Saturday, May 31, 2014

Not All Organisms Use Amino Acids the Same Ways

Organisms vary greatly in the GC (guanine plus cytosine) content of their DNA, and yet all organisms can still make ribosomal proteins, DNA and RNA polymerases, and the various other essential proteins of life, no matter what their DNA vocabulary limitations might be. A high-GC organism like Streptomyces can make a given enzyme (DNA polymerase, say) using mostly G and C bases in its DNA, but a low-GC organism like Clostridium botulinum can also make the same kind of enzyme, even though it uses mostly A and T in its DNA. How is this possible?

It's possible in part because of the many synonyms for amino acids available in the genetic code. But it's a mistake to think the same amino acids are used in equal numbers by high-GC organisms and low-GC organisms. Organisms at opposite ends of the GC spectrum use different amino acids.

I was curious to see which amino acids correlate most strongly with genomic GC, so I gathered codon usage statistics for 109 organisms of widely varying genomic GC content and used JavaScript to calculate Pearson correlation coefficients for all 20 amino acids with respect to  GC content. The results are shown in the following table.
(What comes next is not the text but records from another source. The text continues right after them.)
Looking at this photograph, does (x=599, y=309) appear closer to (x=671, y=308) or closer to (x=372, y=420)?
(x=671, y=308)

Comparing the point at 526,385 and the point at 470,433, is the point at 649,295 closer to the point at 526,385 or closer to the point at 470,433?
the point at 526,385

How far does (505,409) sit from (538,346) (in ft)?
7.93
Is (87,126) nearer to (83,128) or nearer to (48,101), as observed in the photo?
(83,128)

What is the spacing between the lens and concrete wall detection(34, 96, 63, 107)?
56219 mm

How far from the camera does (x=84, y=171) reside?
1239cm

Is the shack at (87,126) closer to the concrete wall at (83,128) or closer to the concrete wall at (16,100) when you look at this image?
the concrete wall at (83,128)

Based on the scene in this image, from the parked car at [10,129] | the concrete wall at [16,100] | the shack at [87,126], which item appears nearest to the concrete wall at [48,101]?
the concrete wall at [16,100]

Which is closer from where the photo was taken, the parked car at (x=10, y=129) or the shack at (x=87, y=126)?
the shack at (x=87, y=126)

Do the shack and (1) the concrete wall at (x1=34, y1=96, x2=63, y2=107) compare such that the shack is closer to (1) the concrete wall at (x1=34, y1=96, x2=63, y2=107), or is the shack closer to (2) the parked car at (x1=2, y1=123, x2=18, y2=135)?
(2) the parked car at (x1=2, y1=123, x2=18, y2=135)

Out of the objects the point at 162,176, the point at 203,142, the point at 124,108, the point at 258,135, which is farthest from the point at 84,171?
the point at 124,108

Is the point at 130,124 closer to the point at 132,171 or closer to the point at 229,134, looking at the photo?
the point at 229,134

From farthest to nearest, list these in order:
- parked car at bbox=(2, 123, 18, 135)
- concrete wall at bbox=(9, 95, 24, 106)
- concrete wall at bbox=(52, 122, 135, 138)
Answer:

TABLE 1. Correlation (r) between amino acid usage and genome GC content (N=109 organisms). 

Code
Amino Acid
r
A
Alanine (Ala)
0.9634
R
Arginine (Arg)
0.9495
G
Glycine (Gly)
0.9472
P
Proline (Pro)
0.9436
V
Valine (Val)
0.7725
W
Tryptophan (Trp)
0.7497
H
Histidine (His)
0.4660
L
Leucine (Leu)
0.3364
D
Aspartic Acid (Asp)
0.3347
T
Threonine (Thr)
0.3099
C
Cysteine (Cys)
-0.1280
Q
Glutamine (Gln)
-0.1668
M
Methionine (Met)
-0.2863
E
Glutamic Acid (Glu)
-0.4621
S
Serine (Ser)
-0.6831
F
Phenylalanine (Phe)
-0.8550
Y
Tyrosine (Tyr)
-0.8983
K
Lysine (Lys)
-0.9389
N
Asparagine (Asn)
-0.9391
I
Isoleucine (Ile)
-0.9558

Ten amino acids correlate positively with GC and ten correlate negatively. Alanine and arginine have the strongest positive correlation with GC, while isoleucine and asparagine have the strongest negative correlation with genomic GC content. (But note that these data apply only to the 109 organisms studied. For the complete list of 109 organisms, see this post.)

If you were to extract all the amino acids out of Clostridium botulinum (28% GC), you would get far more lysine than alanine. Conversely, if you were to hydrolyze all the proteins in Streptomyces griseus (GC 72%), you would find far more alanine than lysine.

Interestingly, serine has six synonymous codons (AGT, AGC, CTA, CTG, CTC, CTT) and can just as easily be specified with G and C as with A and T; so overall, you'd expect little correlation with genomic GC. And yet serine use correlates strongly with low GC. In a sense, this is not surprising. Certain low-GC organisms (like Streptococcus) are known to produce serine-rich cell-coat proteins, some of which are important determinants of pathogenicity. But it may simply be that the high utilization of serine in low-GC organisms is related to one-carbon chemistry. Serine, after all, is the source of the methyl group that, by way of methylenetetrahydrofolate, converts dUMP to TMP (thymidine monophosphate, a DNA precursor). Any organism whose DNA is unusually rich in thymine (low in GC) will almost certainly be processing large quantities of serine. Serine is also a carbon source in the biosynthetic pathways for cysteine and methionine, both of which, like serine itself, are negatively correlated with genomic GC content.